You might wonder why softmax is calculated over dim=1? This is because we want to get a probability distribution for every query vector over input vectors. Another thing you should notice is that computation of the similarity scores simplified to just matrix multiplication.

### The Layer

Now we’re getting into the juicy stuff. The first step on the diagram is a standard approach to attention. We have only our Query vectors and Input vectors. We’re using the input twice, once when computing Similarities and the second time when computing the Output vectors. We might want to use those vectors in a slightly different way and this is where the idea of Key and Value comes.

You might wonder what those vectors are and why are they important? I’ve found one intuition behind the general concept of query/value/key on the stackexchange:

The key/value/query concepts come from retrieval systems. For example, when you type a query to search for some video on Youtube, the search engine will map your query against a set of keys (video title, description, etc.) associated with candidate videos in the database, then present you the best matched videos (values).

If we look at that from a usability perspective, they allow the model to decide on how to use the input data. By creating trainable weights (WK and WV) we can adjust the input to fit different tasks.

Notice It just happens that all my vectors have the same length, exact shapes have to match (look at the shapes shown in the description), but they don’t have to be the same.

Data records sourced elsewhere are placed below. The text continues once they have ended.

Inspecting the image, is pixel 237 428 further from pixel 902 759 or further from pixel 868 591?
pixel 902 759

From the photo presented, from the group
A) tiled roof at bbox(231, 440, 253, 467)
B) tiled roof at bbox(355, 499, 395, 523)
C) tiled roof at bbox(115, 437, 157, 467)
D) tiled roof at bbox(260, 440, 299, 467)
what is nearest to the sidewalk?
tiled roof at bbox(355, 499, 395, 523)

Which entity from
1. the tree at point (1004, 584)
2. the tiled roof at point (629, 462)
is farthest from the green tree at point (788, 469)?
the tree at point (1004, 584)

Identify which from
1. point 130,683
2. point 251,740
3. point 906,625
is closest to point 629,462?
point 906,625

At this moment our Attention Layer is ready! Can we do even better? YES!!!

#### Self-Attention Layer

All this time, when using Attention Layer we were creating separate Query vectors and that has changed in the Self-Attention approach. This time we’re adding another weights matrix (WQ) which is going to use in the computation of the new Query vectors. That way we’re enabling our model to learn a transformation of the Input vectors on its own.

What we have here is called Self-Attention Layer which is a general-purpose layer you can use in your model. It accepts Input vectors and outputs Output vectors. The whole layer is Permutation Equivariant ($f(s(x)) = s(f(x))$), that means when you permute the Input vectors output will be the same but permuted.

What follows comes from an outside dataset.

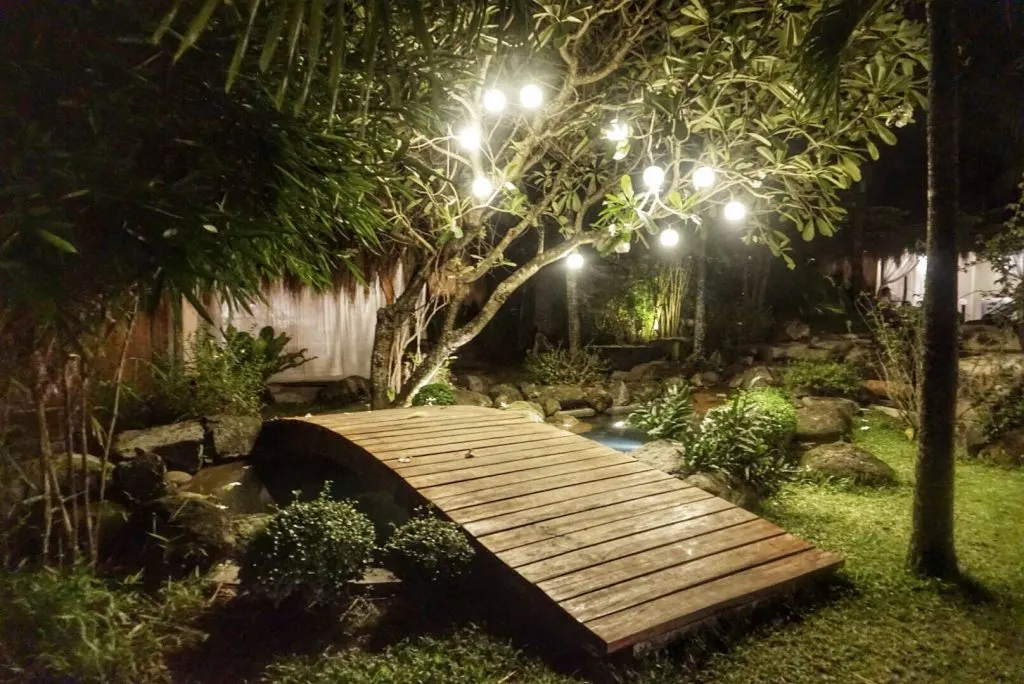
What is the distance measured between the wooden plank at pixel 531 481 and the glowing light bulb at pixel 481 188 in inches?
99.6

At last, I need to explain why I had changed the colors. The reason was to match the colors used in The Illustrated Transformer blog post.

## Conclusions

From this point onwards we can use the Self-Attention Layer to create a Transformer but this article is too long already. You should have an intuition on how the attention mechanism works and why it works. I’m going to create another article on designing the Transformers and Multi-Headed Attention but for now please refer to The Illustrated Transformer.

Jay Alammar did a very good job explaining how transformers work and there is an additional example with vector computation. My post tries to explain how the idea of Attention and Self-Attention was created and because a lot of you come here after reading that blog post, I want you to feel familiar with the color schema.

I hope you’ve enjoyed the diagrams and if you have any questions please feel free to ask.